> [INSTRUÇÃO ESCRITA 1]: Reproduza sem qualquer alteração as entradas de anotação de regiões, desde o início delas até a linha que contém "[395,222,500,297]", incluídas ambas as extremidades.

“Acquainted with night”, Lael Neale: a esperança que não dispensa a melancolia
Lael Neale gravou o álbum mais bucólico e delicadamente folk de 2021, só com instrumentos eletrônicos, ambiente lo-fi e apoiada em um brinquedinho chamado Omnichord (lançado em 1981 — tem todo o jeito de produto dos anos 80), um instrumento eletrônico originalmente construído para ser o substituto de uma harpa, mas que acabou virando uma espécie de brinquedo datado para fazer música que funciona com uma placa de toque e botões para os acordes maiores e menores.Toca-se o Omnichord pressionando os botões de acorde e passando os dedos sobre placa. O Omnichord é também uma máquina de ritmos.
Com essa eletrônica lo-fi substituindo os tradicionais instrumentos acústicos e a voz delicada de Neale, somos introduzidos no mundo cheio de poesia de “Acquainted With Night”. A poesia é sempre uma boa analogia para se falar da música de Neale, que tem uma certa obsessão na busca pelo essencial. Nem sempre, ou quase nunca, é fácil ser simples. E a poesia é uma destilação, é um constante desapegar-se do que supérfluo para ficar com o que tinha que ser, ou seja, a essência. A própria cantora o diz:
“este desafio de separar o que não é essencial é a parte mais enlouquecedora e, em última análise, recompensadora de escrever uma música”
O bucolismo e o o desejo de simplicidade se devem ao fato de Neale ter nascido e sido criada numa fazenda no interior da Virgínia. Depois, viveu por quase dez anos em Los Angeles. Talvez aqui entrem os motivos dos componentes eletrônicos (mais afeitos ao urbano) e a nostalgia do idílico. Neale chegou a realizar diversas gravações com instrumentação tradicional, mas nada a satisfazia . A formatação da simplicidade parecia se impor. Eis que nasce uma torrente de novas canções, Neale abraça o Omnichord e descobre um caminho. Nasce o novo álbum, gravado num gravador cassete de 4 canais (vai levar a sério o lo-fi e o minimalismo assim lá no interior da Virgínia…).
Vamos às faixas…
“Blue Vein” é o canto de quem nasceu para a música, destinado a cantar, com uma “veia azul” para a canção, vocacionado a compor. E ainda que alguns digam que a verdade brilha para os buscadores de plantão, o sujeito amaldiçoado com o dom da música sabe antes de tudo ouvir. E “a verdade canta para quem escuta”. É a única música do álbum na qual Neale toca guitarra (depois a guitarra se esconderá tanto em algumas canções que precisará ser procurada).

> [INSTRUÇÃO ESCRITA 2]: No texto sobre o álbum de Lael Neale, reescreva todo o trecho que vai de "O bucolismo e" até "interior da Virgínia…).", substituindo "fazenda" por "propriedade rural".

[Entradas de anotação de regiões]
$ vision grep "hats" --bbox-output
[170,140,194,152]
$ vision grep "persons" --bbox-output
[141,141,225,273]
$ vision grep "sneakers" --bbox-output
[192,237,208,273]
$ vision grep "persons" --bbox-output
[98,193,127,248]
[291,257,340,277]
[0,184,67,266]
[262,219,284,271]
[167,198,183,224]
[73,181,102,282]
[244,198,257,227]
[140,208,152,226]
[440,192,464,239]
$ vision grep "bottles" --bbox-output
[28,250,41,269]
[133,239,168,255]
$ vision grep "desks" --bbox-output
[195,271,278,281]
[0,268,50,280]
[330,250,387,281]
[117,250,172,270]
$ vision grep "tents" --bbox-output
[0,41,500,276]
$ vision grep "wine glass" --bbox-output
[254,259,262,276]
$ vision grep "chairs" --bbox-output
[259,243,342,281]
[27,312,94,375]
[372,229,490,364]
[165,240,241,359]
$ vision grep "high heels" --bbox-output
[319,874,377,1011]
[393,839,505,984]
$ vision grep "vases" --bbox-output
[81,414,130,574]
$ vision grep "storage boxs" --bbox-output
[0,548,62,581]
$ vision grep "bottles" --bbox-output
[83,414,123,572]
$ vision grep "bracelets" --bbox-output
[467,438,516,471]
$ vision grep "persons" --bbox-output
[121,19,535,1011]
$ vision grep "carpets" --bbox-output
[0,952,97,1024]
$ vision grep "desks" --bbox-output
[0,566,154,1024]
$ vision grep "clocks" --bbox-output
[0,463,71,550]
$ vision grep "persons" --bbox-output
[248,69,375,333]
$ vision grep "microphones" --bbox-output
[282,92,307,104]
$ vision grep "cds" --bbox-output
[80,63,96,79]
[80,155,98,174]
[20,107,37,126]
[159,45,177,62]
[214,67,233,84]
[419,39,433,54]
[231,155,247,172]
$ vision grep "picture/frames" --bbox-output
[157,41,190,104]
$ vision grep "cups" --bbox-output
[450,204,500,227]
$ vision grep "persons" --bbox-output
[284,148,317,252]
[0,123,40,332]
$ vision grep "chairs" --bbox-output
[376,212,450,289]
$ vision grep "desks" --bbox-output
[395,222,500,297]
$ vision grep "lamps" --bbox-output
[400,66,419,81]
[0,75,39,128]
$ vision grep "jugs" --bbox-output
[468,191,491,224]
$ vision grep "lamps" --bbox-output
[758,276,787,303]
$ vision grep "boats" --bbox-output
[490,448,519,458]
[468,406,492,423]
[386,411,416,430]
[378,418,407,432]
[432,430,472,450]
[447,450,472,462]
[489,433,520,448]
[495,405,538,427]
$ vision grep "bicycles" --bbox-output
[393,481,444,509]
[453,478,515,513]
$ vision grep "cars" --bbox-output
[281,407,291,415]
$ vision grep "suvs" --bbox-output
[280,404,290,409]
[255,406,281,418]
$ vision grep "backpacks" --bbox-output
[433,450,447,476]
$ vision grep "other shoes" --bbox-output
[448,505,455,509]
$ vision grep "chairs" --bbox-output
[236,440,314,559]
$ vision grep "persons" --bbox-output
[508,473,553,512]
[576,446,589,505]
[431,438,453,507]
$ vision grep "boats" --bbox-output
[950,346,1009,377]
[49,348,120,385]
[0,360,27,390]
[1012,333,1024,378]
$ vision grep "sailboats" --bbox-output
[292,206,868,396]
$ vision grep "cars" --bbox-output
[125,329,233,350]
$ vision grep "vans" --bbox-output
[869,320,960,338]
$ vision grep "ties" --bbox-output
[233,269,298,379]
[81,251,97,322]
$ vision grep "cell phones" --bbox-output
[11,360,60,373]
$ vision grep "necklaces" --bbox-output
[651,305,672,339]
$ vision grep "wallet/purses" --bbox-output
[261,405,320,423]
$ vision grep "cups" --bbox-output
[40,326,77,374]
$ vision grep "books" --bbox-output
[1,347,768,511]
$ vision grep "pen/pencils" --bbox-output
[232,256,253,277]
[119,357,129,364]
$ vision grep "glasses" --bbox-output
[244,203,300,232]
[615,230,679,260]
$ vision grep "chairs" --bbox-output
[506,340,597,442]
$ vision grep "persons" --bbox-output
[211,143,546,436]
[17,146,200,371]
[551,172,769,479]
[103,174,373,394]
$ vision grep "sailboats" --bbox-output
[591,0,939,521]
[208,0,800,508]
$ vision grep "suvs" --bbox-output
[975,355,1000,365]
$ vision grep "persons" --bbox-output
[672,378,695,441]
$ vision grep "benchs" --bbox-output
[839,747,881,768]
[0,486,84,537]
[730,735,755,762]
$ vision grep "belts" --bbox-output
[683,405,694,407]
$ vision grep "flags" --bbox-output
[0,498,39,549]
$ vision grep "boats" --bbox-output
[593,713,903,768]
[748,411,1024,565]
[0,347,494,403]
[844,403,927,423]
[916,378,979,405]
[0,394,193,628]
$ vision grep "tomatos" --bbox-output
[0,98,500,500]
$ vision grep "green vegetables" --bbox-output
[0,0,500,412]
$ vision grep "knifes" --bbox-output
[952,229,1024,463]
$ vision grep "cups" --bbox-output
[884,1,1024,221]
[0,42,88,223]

> [RESOLUÇÃO DO EXERCÍCIO 1]:
$ vision grep "hats" --bbox-output
[170,140,194,152]
$ vision grep "persons" --bbox-output
[141,141,225,273]
$ vision grep "sneakers" --bbox-output
[192,237,208,273]
$ vision grep "persons" --bbox-output
[98,193,127,248]
[291,257,340,277]
[0,184,67,266]
[262,219,284,271]
[167,198,183,224]
[73,181,102,282]
[244,198,257,227]
[140,208,152,226]
[440,192,464,239]
$ vision grep "bottles" --bbox-output
[28,250,41,269]
[133,239,168,255]
$ vision grep "desks" --bbox-output
[195,271,278,281]
[0,268,50,280]
[330,250,387,281]
[117,250,172,270]
$ vision grep "tents" --bbox-output
[0,41,500,276]
$ vision grep "wine glass" --bbox-output
[254,259,262,276]
$ vision grep "chairs" --bbox-output
[259,243,342,281]
[27,312,94,375]
[372,229,490,364]
[165,240,241,359]
$ vision grep "high heels" --bbox-output
[319,874,377,1011]
[393,839,505,984]
$ vision grep "vases" --bbox-output
[81,414,130,574]
$ vision grep "storage boxs" --bbox-output
[0,548,62,581]
$ vision grep "bottles" --bbox-output
[83,414,123,572]
$ vision grep "bracelets" --bbox-output
[467,438,516,471]
$ vision grep "persons" --bbox-output
[121,19,535,1011]
$ vision grep "carpets" --bbox-output
[0,952,97,1024]
$ vision grep "desks" --bbox-output
[0,566,154,1024]
$ vision grep "clocks" --bbox-output
[0,463,71,550]
$ vision grep "persons" --bbox-output
[248,69,375,333]
$ vision grep "microphones" --bbox-output
[282,92,307,104]
$ vision grep "cds" --bbox-output
[80,63,96,79]
[80,155,98,174]
[20,107,37,126]
[159,45,177,62]
[214,67,233,84]
[419,39,433,54]
[231,155,247,172]
$ vision grep "picture/frames" --bbox-output
[157,41,190,104]
$ vision grep "cups" --bbox-output
[450,204,500,227]
$ vision grep "persons" --bbox-output
[284,148,317,252]
[0,123,40,332]
$ vision grep "chairs" --bbox-output
[376,212,450,289]
$ vision grep "desks" --bbox-output
[395,222,500,297]

> [RESOLUÇÃO DO EXERCÍCIO 2]:
O bucolismo e o o desejo de simplicidade se devem ao fato de Neale ter nascido e sido criada numa propriedade rural no interior da Virgínia. Depois, viveu por quase dez anos em Los Angeles. Talvez aqui entrem os motivos dos componentes eletrônicos (mais afeitos ao urbano) e a nostalgia do idílico. Neale chegou a realizar diversas gravações com instrumentação tradicional, mas nada a satisfazia . A formatação da simplicidade parecia se impor. Eis que nasce uma torrente de novas canções, Neale abraça o Omnichord e descobre um caminho. Nasce o novo álbum, gravado num gravador cassete de 4 canais (vai levar a sério o lo-fi e o minimalismo assim lá no interior da Virgínia…).